> **Problems and tasks**:
[1] In the excerpt on progressive rock, why was Daevid Allen refused reentry into the UK?
[2] Write a continuation of the excerpt on progressive rock, starting after its final sentence.

> **Excerpted text**:
Canterbury was a particular hotspot. This is the town Chaucer named his Canterbury Tales after, so it’s no wonder that the bands of the area added traditional English folk to their rock sound. They also added free flowing jazz and quirky lyrics, and put less emphasis on classical influences.
Even with these older stylistic influences, they also incorporated synthesizers and newer instruments. Canterbury bands like The Wilde Flowers, Caravan, and Soft Machine created a style so distinct that “Canterbury Scene” is sometimes used as a subgenre name, even for bands that aren’t from anywhere near the town.
Soft Machine member Daevid Allen was an Australian. But following a tour of France, he was denied reentry into the UK because his visa had expired.
He settled in Paris and started the prog band Gong.
France, Germany, the Netherlands, and Italy all developed healthy prog rock scenes.
North America was slightly different.
Classical music isn’t a part of popular culture there, with the possible exception of Looney Toons (“Kill The Wabbit!”). So bands like Rush, Triumph, and Chilliwack from Canada, and Styx, Kansas, and Crack The Sky from the States emphasize the other characteristics of prog: long songs, a variety of instruments, embracing new sounds and techniques, literary lyrics, and concept albums.
Prog had its own sort of supergroup, too.
Greg Lake from King Crimson and Keith Emerson of The Nice had met while touring together.
Both were dissatisfied with their bands and talked about forming a new one.
They approached Mitch Mitchell, formerly of The Jimi Hendrix Experience, to play drums and suggested a jam session with him and Hendrix. That started the urban legend that the band was going to be Hendix, Emerson, Lake & Palmer, or HELP. In reality, the jam never happened at all.
Instead, they hooked up with Carl Palmer of Atomic Rooster and The Crazy World Of Arthur Brown.
Emerson, Lake, and Palmer were very successful, especially in the States. They were known for their stage show featuring a revolving drum riser, elaborate light show.

> **The data**:

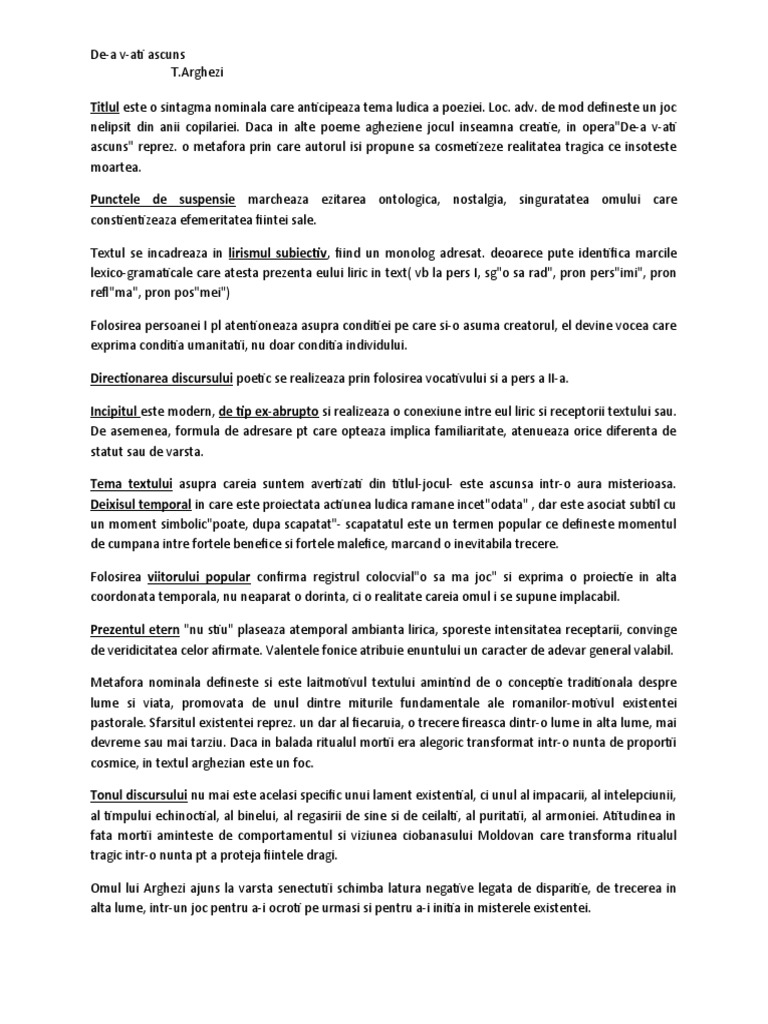 De-a v-ati ascuns
T.Arghezi

Titlul este o sintagma nominala care anticipeaza tema ludica a poeziei. Loc. adv. de mod defineste un joc nelipsit din anii copilariei. Daca in alte poeme agheziene jocul inseamna creatie, in opera"De-a v-ati ascuns" reprez. o metafora prin care autorul isi propune sa cosmetizeze realitatea tragica ce insoteste moartea.

Punctele de suspensie marcheaza ezitarea ontologica, nostalgia, singuratatea omului care constientizeaza efemeritatea fiintei sale.

Textul se incadreaza in lirismul subiectiv, fiind un monolog adresat. deoarece pute identifica marcile lexico-gramaticale care atesta prezenta eului liric in text( vb la pers I, sg"o sa rad", pron pers"imi", pron refl"ma", pron pos"mei")

Folosirea persoanei I pl atentioneaza asupra conditiei pe care si-o asuma creatorul, el devine vocea care exprima conditia umanitatii, nu doar conditia individului.

Directionarea discursului poetic se realizeaza prin folosirea vocativului si a pers a II-a.

Incipitul este modern, de tip ex-abrupto si realizeaza o conexiune intre eul liric si receptorii textului sau. De asemenea, formula de adresare pt care opteaza implica familiaritate, atenueaza orice diferenta de statut sau de varsta.

Tema textului asupra careia suntem avertizati din titlul-jocul- este ascunsa intr-o aura misterioasa. Deixisul temporal in care este proiectata actiunea ludica ramane incet"odata" , dar este asociat subtil cu un moment simbolic"poate, dupa scapatat"- scapatatul este un termen popular ce defineste momentul de cumpana intre fortele benefice si fortele malefice, marcand o inevitabila trecere.

Folosirea viitorului popular confirma registrul colocvial"o sa ma joc" si exprima o proiectie in alta coordonata temporala, nu neaparat o dorinta, ci o realitate careia omul i se supune implacabil.

Prezentul etern "nu stiu" plaseaza atemporal ambianta lirica, sporeste intensitatea receptarii, convinge de veridicitatea celor afirmate. Valentele fonice atribuie enuntului un caracter de adevar general valabil.

Metafora nominala defineste si este laitmotivul textului amintind de o conceptie traditionala despre lume si viata, promovata de unul dintre miturile fundamentale ale romanilor-motivul existentei pastorale. Sfarsitul existentei reprez. un dar al fiecaruia, o trecere fireasca dintr-o lume in alta lume, mai devreme sau mai tarziu. Daca in balada ritualul mortii era alegoric transformat intr-o nunta de proportii cosmice, in textul arghezian este un foc.

Tonul discursului nu mai este acelasi specific unui lament existential, ci unul al impacarii, al intelepciunii, al timpului echinoctial, al binelui, al regasirii de sine si de ceilalti, al puritatii, al armoniei. Atitudinea in fata mortii aminteste de comportamentul si viziunea ciobanasului Moldovan care transforma ritualul tragic intr-o nunta pt a proteja fiintele dragi.

Omul lui Arghezi ajuns la varsta senectutii schimba latura negative legata de disparitie, de trecerea in alta lume, intr-un joc pentru a-i ocroti pe urmasi si pentru a-i initia in misterele existentei.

> **Answer set**:
[1] His visa had expired.

[2]
And a levitating piano.
On their ten month tour of North America in 1973-4, they had three trailer trucks hauling 40 tons of equipment. Each truck had one of their names painted on top.
It’s easy to see why critics used words like “overblown” and “bloated.” ELP is always name checked when talking about punk rock rebelling against this grandiose music. More on this in a future installment.
A lot of prog lyrics are science fictiony, but, as with classical, there’s some whimsy, too. If Soft Machine can title a song Why Am I So Short? and Hatfield and the North can write one called (Big) John Wayne Socks Psychology on the Jaw, it’s not a far step to include Frank Zappa and the Mothers Of Invention as prog artists. That’s a topic for another day, too.
Prog lyricists elsewhere took themselves more seriously. Pink Floyd explored mental illness on their classic Dark Side Of The Moon and Wish You Were Here albums. Jethro Tull differentiated between God and religion on Aqualung.
Others wrote words that sounded good together whether they meant anything or not. The idea was to write words and music that no one had before. Progress. It was just a lark for some, but many took even this seriously.
And it’s this self-seriousness that made progressive rock a punching bag for critics.
The main word levied against prog is “pretentious.”
Sure, it’s pretentious. All art is pretentious.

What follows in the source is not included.